As the book’s overheated subtitle implies, Wilcox attacks the “elites” who, according to him, understand the value of marriage in their own personal lives but promote a “family diversity myth.” He argues that The New York Times puts out an “anti-nuptial message,” and that feminists on social media have reduced the pressure people feel to get married, with economic consequences for the working class. In his memoir Hillbilly Elegy, Vance argues (speciously, it seems) that his grandparents’ intact marriage helped them succeed financially, and Wilcox cites him as a promoter of the idea that strong marriage norms matter.

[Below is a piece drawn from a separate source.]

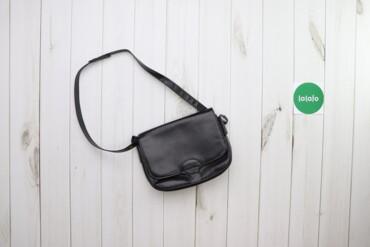 Жіноча чорна сумка-клатч    Висота: 21 см Довжина: 27 см  Стан: гарний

Vance, an acolyte and onetime employee of tech billionaire Peter Thiel, sits at the nexus of Silicon Valley space-age pronatalism and Wilcox’s traditionally conservative case for the nuclear family. There is more exchange between the two groups than you might expect, and their arguments are oddly compatible. Religious conservatives have long argued that effective and accessible birth control disconnects the sex act from its natural consequence: babies. Thus, Carney and Wilcox treat it as a given that the pill set off a race to the bottom of the birth rate (though some economists disagree). Musk has adopted a twisted version of that, with theories about internet addiction and the limbic system. Musk told Tucker Carlson in 2023 that people are essentially getting too much pleasure from their phones to know the joy of real sex.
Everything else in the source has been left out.